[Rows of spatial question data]
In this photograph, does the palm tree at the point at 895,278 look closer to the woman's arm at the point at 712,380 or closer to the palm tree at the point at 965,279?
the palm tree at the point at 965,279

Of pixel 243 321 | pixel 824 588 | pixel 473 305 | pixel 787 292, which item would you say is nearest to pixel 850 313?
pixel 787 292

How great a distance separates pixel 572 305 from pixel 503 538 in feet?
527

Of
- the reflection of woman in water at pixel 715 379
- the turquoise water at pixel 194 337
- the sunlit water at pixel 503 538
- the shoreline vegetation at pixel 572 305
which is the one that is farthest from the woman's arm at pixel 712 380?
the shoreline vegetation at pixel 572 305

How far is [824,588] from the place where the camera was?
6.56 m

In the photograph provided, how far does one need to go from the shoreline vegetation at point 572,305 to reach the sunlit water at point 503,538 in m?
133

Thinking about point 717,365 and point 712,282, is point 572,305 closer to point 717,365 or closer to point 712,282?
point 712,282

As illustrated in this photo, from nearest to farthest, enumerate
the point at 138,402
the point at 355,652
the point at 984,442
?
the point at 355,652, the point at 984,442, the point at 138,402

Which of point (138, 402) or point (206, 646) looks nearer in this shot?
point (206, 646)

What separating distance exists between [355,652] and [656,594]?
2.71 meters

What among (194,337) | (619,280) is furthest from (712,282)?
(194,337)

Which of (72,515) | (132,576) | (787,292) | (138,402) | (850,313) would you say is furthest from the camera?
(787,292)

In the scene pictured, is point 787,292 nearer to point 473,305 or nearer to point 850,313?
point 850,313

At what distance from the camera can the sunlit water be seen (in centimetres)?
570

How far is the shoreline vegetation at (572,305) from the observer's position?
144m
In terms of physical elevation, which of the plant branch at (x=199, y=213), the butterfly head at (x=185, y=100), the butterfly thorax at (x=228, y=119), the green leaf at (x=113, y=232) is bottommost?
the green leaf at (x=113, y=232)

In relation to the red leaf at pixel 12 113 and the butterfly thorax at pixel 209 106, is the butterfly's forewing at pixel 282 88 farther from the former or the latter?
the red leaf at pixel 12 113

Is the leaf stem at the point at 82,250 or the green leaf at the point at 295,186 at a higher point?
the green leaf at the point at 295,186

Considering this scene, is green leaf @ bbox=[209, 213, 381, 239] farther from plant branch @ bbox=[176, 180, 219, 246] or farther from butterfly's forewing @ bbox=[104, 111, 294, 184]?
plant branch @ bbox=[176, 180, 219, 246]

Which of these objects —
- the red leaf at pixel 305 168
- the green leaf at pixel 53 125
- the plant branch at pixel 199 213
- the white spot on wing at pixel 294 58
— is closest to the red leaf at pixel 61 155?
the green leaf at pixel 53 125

- **GOAL**
Write out the lines verbatim, starting at the line that contains "Considering this scene, is" and ending at the final line of the rows.

- **TASK RESULT**
Considering this scene, is green leaf @ bbox=[209, 213, 381, 239] farther from plant branch @ bbox=[176, 180, 219, 246] or farther from butterfly's forewing @ bbox=[104, 111, 294, 184]?
plant branch @ bbox=[176, 180, 219, 246]

Which of these objects —
- the red leaf at pixel 305 168
- the green leaf at pixel 53 125
- the plant branch at pixel 199 213
- the white spot on wing at pixel 294 58
— is closest to the red leaf at pixel 61 155?
the green leaf at pixel 53 125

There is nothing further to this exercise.